A place where smartphones often seem to let me down is the provided internal storage and expandability options. Motorola did not disappoint, with an acceptable 16GB of onboard flash storage with a microSD HC expansion card slot capable of supporting up to an additional 32GB of storage space. Some of the initial 16GB is required for the Android operating system and preinstalled apps from Bell. This storage will become necessary quickly as I found since the phone can shoot 720p HD video and is capable of transmitting 1080p video via its mini HDMI connector.
Originally shipping with Android 2.2, the phone has since seen two updates to 2.2.1 and finally 2.2.2. Both were primarily bug fixes for touch screen sensitivity and network connectivity issues that will be discussed shortly.
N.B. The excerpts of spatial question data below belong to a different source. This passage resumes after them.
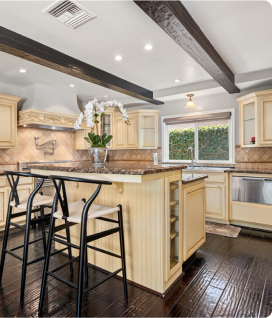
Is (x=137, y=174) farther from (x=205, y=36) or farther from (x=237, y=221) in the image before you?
(x=237, y=221)

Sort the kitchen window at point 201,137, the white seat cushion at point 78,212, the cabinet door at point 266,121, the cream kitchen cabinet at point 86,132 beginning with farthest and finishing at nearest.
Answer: the cream kitchen cabinet at point 86,132 < the kitchen window at point 201,137 < the cabinet door at point 266,121 < the white seat cushion at point 78,212

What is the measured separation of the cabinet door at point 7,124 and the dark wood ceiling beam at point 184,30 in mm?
2831

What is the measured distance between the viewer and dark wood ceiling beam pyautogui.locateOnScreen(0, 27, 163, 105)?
222 cm

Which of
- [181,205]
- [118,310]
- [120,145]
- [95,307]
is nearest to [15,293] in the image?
[95,307]

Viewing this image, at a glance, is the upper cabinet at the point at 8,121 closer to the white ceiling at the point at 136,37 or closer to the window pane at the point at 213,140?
the white ceiling at the point at 136,37

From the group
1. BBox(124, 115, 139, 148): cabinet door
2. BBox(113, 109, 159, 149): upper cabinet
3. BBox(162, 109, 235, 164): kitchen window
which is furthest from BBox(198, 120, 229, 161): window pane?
BBox(124, 115, 139, 148): cabinet door

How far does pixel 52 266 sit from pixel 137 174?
5.08 feet

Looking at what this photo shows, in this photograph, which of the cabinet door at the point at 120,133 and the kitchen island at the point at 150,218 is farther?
the cabinet door at the point at 120,133

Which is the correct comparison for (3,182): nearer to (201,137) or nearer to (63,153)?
(63,153)

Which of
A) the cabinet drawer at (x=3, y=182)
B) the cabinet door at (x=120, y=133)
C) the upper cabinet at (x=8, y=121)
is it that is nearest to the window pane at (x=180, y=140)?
the cabinet door at (x=120, y=133)

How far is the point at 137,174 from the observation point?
5.00 ft

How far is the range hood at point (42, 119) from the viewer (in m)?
3.75

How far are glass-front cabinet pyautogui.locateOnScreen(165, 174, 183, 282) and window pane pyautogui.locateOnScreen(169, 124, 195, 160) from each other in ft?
9.36

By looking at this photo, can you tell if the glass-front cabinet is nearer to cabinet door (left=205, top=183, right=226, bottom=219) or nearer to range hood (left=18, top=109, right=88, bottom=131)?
cabinet door (left=205, top=183, right=226, bottom=219)
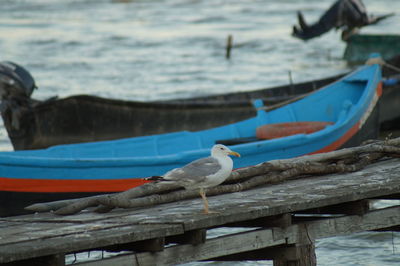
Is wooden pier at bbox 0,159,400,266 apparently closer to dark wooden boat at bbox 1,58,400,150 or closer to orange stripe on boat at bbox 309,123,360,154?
orange stripe on boat at bbox 309,123,360,154

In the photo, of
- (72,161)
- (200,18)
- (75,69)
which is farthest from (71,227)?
(200,18)

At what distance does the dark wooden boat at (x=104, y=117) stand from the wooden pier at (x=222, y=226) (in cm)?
753

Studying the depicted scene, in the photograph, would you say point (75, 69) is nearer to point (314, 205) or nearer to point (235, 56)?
point (235, 56)

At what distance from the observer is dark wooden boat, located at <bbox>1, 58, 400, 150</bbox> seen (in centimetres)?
1545

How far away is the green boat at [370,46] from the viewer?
87.4ft

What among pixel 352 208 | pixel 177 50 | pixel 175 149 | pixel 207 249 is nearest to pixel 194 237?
pixel 207 249

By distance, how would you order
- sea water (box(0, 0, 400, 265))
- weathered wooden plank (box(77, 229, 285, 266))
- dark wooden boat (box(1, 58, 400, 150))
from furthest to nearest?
1. sea water (box(0, 0, 400, 265))
2. dark wooden boat (box(1, 58, 400, 150))
3. weathered wooden plank (box(77, 229, 285, 266))

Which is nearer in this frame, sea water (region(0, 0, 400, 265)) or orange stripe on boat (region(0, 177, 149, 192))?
orange stripe on boat (region(0, 177, 149, 192))

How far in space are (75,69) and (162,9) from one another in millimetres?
23136

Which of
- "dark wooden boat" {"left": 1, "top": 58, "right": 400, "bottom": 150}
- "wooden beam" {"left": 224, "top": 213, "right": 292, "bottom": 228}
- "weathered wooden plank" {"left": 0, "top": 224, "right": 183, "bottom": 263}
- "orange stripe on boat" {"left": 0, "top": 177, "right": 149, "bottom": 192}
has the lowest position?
"weathered wooden plank" {"left": 0, "top": 224, "right": 183, "bottom": 263}

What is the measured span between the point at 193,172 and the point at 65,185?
13.9 ft

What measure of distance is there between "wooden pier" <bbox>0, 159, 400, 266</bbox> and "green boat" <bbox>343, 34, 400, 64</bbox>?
18277 millimetres

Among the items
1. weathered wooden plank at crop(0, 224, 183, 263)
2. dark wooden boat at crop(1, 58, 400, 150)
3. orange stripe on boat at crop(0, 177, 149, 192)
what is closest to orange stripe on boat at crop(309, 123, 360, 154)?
dark wooden boat at crop(1, 58, 400, 150)

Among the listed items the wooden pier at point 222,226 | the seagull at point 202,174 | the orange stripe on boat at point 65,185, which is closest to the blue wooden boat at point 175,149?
the orange stripe on boat at point 65,185
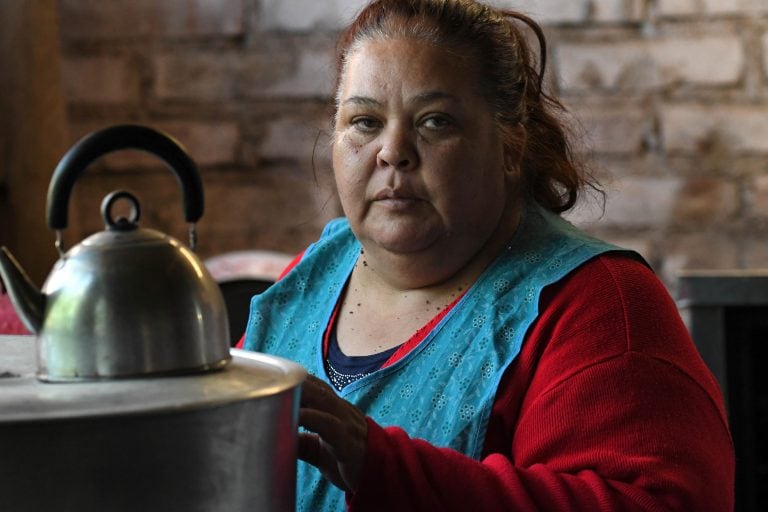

It was announced for AT&T and for Bell that we will hopefully be seeing Android 2.3 this fall running on the phone and potentially Android 2.4, which is where the phone will finally be unlocked. Currently Android is not optimized for multi-core phones, so while they do offer greater performance, there are still gains to be had through tuning.
Overall Feel
Physically the phone is very solid; they did not waste a millimeter of space when designing this phone. It is thin and relatively light and for such a high performance phone the battery life is surprisingly good. Between charges I can manage about 3 days of light use or 2 days of heavy use. Compared to my HTC Dream which had issues holding a charge for much more than a day the Atrix was a welcome upgrade. Granted I am in a high availability area with plenty of strong signal coverage, so your mileage may vary in low or no signal areas as it has to try and seek for a network.
In software there were some serious issues prior to the Android 2.2.2 update made available last month. The latest update still has some network speed performance issues from my perspective as even on off peak usage periods, the phone can only average about 3.5Mbps downlink and 1.5Mbps uplink speed. The 2.2.1 release fixed some usability issues with the MOTOBLUR widgets on the home screen as well as at least a perceived improvement in touch screen responsiveness; however it introduced network connectivity issues where the phone would completely lose its data connection, requiring a complete phone reboot. The good news is that with 2.2.2 out and 2.3 on the way, these issues should be gone for good.
As for the MOTOBLUR and Webtop applications, both are quite solid but definitely subjective to taste. The main complaint is that they are relatively inflexible in comparison with the smooth feeling of Android feeling in some cases as more of an afterthought. The real issue though is that you are unable to remove stock applications and thus cannot remove the MOTOBLUR application components or for that matter the default applications that come installed by Bell without rooting the phone.
In short, I feel that the Motorola Atrix is a solid phone that is definitely a next generation device. Many devices coming out in the following year will still be playing catch up with this device and since Android is a multi-device platform, developers still have to design software to work on a wide variety of phones, meaning that applications will perform very well for the foreseeable future. Since the Android 2.2.2 update, the software is stable and performance is consistent. I would recommend this phone to any geek looking for performance that few phones can match and hacking edge that only Android delivers.